Asymmetric (Out-of-The-Data-Path) Virtualization
This method uses a combination of an Appliance and Agents to create and manage virtual volumes while enabling direct data transfer between server and storage subsystems. By having multiple storage subsystems working in parallel with multiple servers, total performance is increased up to the maximum of the FC fabric bandwidth or even more.
In the Asymmetric approach (sometimes referred to as Out-of-The-Data-Path), the handling of metadata is done separately from the data path. The appliance serves as a Metadata Center that “sees” the physical storage and allocates virtual volumes, while an Agent at each of the servers on the SAN is responsible for the actual virtual volume mapping. The Agent retrieves the volume configuration from the appliance and presents virtual volumes to the operating system as if they were disk drives. When the operating system send an I/O to the virtual volume, the Agent intercepts the I/O, translates the volume’s logical address to the physical address, and sends the I/Os directly to the storage devices.

This architecture maintains the flexibility of symmetric virtualization without incurring the degradation of performance or the high cost of hardware. The appliance can be a small and inexpensive unit, because it does not have the handle actual data transfers.

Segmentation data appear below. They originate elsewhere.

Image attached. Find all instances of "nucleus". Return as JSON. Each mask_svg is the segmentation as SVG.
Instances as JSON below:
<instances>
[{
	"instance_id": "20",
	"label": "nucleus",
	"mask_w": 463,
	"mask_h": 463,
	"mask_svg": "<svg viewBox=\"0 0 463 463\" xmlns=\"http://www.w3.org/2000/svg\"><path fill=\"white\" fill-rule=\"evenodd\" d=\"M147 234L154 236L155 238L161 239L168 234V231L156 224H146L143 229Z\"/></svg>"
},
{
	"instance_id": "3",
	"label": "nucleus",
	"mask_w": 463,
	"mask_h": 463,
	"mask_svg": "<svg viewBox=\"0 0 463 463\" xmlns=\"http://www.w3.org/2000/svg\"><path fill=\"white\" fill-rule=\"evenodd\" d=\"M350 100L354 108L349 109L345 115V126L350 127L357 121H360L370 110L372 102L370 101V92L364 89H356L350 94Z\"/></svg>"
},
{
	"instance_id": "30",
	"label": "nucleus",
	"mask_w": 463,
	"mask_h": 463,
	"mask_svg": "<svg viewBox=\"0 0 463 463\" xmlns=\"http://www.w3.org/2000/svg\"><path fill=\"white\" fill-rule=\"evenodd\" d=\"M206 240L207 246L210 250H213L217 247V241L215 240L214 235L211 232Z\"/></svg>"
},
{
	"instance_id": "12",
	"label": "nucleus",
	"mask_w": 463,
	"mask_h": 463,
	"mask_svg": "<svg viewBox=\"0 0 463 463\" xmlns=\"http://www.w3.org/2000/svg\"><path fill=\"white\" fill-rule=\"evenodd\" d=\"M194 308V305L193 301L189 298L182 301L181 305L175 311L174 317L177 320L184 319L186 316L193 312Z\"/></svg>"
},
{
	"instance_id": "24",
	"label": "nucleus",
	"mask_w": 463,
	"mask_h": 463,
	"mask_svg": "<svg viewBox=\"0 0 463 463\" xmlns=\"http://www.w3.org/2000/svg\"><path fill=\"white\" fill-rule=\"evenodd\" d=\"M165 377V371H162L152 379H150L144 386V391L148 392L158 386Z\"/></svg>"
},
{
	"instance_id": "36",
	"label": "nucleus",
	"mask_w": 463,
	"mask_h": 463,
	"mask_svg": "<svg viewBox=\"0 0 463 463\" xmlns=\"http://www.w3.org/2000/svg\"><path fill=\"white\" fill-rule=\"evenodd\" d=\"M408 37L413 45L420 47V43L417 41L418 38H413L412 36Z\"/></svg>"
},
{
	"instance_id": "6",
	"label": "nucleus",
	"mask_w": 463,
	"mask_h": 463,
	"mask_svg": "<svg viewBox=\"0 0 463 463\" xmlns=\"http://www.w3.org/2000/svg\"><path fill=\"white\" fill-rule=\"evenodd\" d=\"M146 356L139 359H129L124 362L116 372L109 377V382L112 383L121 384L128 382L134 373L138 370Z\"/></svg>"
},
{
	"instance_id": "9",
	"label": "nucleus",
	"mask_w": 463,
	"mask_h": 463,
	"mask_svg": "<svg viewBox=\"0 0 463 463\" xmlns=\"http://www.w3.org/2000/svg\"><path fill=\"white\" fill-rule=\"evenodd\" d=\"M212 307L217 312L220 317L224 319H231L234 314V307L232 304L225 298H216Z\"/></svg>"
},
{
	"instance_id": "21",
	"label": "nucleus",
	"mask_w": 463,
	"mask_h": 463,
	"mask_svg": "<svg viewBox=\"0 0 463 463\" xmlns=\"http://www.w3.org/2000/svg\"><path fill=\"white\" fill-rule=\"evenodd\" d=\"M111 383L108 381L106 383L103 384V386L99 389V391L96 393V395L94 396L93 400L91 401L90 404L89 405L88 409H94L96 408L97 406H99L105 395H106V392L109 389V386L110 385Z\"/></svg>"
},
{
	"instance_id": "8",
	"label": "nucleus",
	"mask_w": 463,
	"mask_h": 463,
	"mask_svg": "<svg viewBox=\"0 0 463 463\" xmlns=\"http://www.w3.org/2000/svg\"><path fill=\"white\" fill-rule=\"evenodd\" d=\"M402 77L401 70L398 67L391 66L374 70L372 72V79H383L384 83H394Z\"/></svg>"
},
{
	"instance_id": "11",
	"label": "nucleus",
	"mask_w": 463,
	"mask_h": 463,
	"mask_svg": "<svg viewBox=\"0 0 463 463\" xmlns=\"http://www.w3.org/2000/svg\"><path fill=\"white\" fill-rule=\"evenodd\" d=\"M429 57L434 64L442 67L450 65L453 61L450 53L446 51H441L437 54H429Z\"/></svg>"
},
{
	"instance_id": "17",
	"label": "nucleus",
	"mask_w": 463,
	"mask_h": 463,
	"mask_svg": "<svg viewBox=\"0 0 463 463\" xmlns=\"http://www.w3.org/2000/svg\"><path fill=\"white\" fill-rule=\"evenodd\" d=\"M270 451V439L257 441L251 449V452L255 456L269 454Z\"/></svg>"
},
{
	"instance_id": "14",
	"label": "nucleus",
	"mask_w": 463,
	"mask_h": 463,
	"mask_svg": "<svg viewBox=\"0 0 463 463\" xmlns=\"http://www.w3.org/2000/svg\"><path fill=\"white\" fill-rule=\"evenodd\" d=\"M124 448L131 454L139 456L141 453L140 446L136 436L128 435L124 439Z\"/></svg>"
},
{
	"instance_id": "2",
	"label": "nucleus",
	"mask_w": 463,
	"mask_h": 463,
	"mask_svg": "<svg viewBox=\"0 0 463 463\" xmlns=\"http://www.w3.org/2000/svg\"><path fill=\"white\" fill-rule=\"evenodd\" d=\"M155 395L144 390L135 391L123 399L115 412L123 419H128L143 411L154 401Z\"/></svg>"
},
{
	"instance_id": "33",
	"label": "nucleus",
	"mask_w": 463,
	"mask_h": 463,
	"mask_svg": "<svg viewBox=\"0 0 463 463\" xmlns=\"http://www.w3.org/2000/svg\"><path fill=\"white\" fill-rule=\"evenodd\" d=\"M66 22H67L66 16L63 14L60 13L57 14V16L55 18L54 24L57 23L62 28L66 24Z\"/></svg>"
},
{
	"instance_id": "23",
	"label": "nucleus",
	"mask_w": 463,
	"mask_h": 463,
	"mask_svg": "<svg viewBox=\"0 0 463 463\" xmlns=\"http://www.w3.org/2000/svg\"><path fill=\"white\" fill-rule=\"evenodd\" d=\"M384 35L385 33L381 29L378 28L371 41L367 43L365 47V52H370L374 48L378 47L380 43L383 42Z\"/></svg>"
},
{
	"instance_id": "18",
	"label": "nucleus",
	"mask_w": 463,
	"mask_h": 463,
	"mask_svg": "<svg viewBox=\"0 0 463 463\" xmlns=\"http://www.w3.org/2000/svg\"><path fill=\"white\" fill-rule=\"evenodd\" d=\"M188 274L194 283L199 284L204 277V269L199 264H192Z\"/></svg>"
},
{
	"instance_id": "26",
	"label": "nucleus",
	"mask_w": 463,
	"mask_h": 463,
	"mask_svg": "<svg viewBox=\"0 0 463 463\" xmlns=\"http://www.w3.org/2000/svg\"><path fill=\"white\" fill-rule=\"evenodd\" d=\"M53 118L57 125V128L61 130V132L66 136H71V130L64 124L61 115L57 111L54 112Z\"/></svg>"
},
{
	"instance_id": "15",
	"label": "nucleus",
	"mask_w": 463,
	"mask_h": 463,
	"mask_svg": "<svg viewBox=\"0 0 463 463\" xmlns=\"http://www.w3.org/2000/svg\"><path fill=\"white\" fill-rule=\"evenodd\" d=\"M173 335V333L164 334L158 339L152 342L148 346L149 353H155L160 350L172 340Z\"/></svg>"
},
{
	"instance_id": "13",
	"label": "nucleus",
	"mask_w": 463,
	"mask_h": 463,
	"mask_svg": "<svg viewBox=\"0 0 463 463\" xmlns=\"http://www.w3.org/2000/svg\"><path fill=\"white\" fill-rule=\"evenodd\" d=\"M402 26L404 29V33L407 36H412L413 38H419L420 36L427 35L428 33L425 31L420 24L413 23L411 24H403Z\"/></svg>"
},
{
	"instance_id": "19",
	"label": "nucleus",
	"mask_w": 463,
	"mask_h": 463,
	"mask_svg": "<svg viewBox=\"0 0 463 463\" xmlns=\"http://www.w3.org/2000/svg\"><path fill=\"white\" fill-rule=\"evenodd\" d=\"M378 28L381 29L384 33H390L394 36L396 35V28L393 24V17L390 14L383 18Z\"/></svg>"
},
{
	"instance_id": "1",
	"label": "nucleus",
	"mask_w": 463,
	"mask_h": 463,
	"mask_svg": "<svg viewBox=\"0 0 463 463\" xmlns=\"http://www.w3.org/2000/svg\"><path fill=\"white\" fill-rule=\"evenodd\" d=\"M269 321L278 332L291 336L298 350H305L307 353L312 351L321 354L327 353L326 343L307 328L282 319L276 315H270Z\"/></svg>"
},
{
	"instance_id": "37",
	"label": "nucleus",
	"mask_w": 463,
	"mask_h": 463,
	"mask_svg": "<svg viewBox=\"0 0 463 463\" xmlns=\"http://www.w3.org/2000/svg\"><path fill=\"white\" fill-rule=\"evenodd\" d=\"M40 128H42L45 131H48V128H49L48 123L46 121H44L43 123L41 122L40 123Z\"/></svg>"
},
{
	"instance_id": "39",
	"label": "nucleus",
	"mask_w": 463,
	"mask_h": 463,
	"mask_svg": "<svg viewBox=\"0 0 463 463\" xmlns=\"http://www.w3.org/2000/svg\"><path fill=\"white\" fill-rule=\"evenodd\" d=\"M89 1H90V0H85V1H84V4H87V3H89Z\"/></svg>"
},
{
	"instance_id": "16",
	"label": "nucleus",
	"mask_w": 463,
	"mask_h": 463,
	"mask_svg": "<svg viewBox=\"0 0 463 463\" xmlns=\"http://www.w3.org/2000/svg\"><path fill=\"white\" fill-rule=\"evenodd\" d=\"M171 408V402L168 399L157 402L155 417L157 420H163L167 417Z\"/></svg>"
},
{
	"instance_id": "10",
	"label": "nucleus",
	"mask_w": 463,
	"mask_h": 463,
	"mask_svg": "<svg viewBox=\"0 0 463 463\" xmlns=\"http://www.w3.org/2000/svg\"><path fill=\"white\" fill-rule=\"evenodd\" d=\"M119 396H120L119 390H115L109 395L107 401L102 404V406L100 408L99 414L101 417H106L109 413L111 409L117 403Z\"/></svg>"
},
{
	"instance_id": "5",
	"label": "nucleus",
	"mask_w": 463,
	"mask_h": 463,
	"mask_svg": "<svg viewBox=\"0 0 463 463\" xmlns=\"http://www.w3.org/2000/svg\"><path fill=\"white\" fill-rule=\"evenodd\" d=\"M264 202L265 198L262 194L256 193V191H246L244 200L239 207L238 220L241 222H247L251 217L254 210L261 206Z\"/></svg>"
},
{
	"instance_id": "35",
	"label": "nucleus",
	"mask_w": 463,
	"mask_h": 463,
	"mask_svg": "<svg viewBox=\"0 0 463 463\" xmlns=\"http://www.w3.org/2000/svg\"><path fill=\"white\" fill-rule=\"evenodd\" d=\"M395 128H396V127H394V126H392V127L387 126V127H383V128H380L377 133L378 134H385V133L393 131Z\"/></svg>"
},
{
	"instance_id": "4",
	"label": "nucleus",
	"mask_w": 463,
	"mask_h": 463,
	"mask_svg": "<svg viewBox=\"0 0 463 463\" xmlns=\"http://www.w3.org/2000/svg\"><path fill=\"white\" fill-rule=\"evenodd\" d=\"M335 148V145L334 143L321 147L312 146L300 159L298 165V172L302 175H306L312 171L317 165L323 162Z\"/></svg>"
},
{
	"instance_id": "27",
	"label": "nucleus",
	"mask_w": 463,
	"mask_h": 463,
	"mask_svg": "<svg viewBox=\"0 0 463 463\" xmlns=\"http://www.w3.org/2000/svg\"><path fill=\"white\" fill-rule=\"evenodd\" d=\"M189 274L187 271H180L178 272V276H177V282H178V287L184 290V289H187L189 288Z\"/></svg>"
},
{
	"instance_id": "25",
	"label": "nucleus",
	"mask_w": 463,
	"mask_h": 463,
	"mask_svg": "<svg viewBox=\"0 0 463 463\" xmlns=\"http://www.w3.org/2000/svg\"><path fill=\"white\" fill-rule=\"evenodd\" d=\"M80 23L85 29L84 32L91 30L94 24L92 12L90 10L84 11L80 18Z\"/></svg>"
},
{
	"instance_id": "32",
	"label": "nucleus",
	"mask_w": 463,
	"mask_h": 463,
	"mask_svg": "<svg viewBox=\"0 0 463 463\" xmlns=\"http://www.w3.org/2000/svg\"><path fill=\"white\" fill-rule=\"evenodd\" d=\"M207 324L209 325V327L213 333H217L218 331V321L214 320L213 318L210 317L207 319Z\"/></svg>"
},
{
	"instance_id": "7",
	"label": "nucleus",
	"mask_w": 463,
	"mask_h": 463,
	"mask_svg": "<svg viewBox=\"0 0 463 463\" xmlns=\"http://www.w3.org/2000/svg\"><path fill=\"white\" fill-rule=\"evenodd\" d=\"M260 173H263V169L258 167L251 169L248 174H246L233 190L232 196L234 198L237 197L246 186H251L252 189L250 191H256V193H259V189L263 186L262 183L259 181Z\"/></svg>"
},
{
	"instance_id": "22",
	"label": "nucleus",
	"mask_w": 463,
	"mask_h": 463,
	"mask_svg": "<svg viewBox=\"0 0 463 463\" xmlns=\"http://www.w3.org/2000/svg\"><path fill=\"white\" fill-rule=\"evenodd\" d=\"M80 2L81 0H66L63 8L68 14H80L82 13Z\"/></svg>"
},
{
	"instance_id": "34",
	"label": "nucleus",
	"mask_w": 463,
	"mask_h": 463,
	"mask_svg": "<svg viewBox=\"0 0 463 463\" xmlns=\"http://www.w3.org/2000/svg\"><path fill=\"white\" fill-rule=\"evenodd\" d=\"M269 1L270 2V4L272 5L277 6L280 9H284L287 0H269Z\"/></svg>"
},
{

High Availability (HA) SAN configurations can be implemented through simple redundancy of the appliance. Very high degrees of scalability can be achieved through loosely connected storage domains and similar designs, benefiting from the key advantage of the asymmetric concept, i.e. that there are never pending I/Os stored in the appliance nor there is a need for clustering, cache coherency algorithms and other complex mechanisms which limit the practical expansion of real life enterprise SANs. HA server configurations are achieved (as in the symmetric approach) by installing multiple HBAs in the server and having a S/W Agent handle the Load Balancing and Fail Over functions.